Page:
=-=-=-=-=
I have never talked of a “strong Centre” as I believe that it was because of a strong Centre that East Pakistan suffered exploitation. We want an effective Centre although with the minimum number of subjects. This is in the interest of the country. It is being suggested that the Centre should only be responsible for defence and foreign affairs, and that foreign trade and foreign aid should be under the provinces. I wonder how the defence of the country can be managed and an independent foreign policy pursued without the Centre having control over foreign trade and aid. Without trade and aid being federal subjects Pakistan would not be able to survive as one country.

I am sure that some arrangement is possible in respect of currency and federal taxation, but I cannot reconcile myself to a position in which the provinces would independently control foreign trade and foreign aid. If that is allowed and all five provinces are to have their own policies in respect of foreign trade and aid, the country would be a hot-bed of intrigues by foreign powers.

The Awami League is in favor of having a federal system in Pakistan but there is no country in the world where a federal system can operate without a bicameral legislature.

I am prepared to accept a federation in which all the federating units can enjoy equal autonomy. What is not acceptable to me is that one province should have more autonomy than others. If East Pakistan is to have autonomy a similar quantum of autonomy should be provided for the Punjab. Sindh, Frontier and Baluchistan.
=-=-=-=-=
Raw data:
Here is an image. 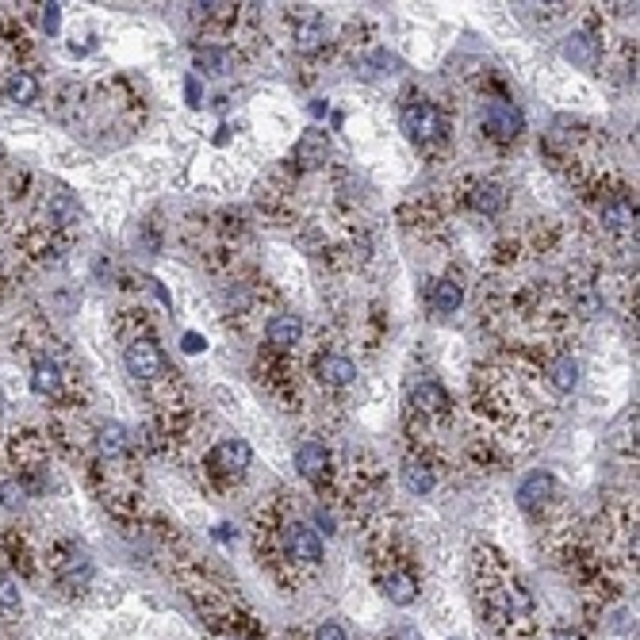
=-=-=-=-=
Brief: Carry on the passage on provincial autonomy in Pakistan, picking up right after its last sentence. The listing has no part in this work.

Result for this exercise:
It has been pleaded that the two wings of the country have two separate economies. It has been subsequently maintained that their politics is different too. And, finally, it has been suggested that they should have two separate constitutions. If Pakistan is one country it must have one integrated constitution. One document containing two different constitutions for East and West Wings would be an oddity, which would not be acceptable to the people.

It is unfortunate that an assurance was given in Dacca to members from Bahawalpur that they would have a separate province. Bahawalpur is an integral part of the Punjab and would continue to be so.

Similarly, I have heard that members from tribal areas are toying with the idea of having a separate tribal province. The new settlers in Sindh might demand a Muhajir province in Nawabshah. If the intention is to disintegrate Pakistan, all these moves should be encouraged. But I shall oppose all efforts at the dismemberment of the country.

These are the matters on which I wanted to have a dialogue with the East Pakistan leaders and I was sure I would convince them that an effective Centre with control on foreign trade and foreign aid is in the best interest of the country.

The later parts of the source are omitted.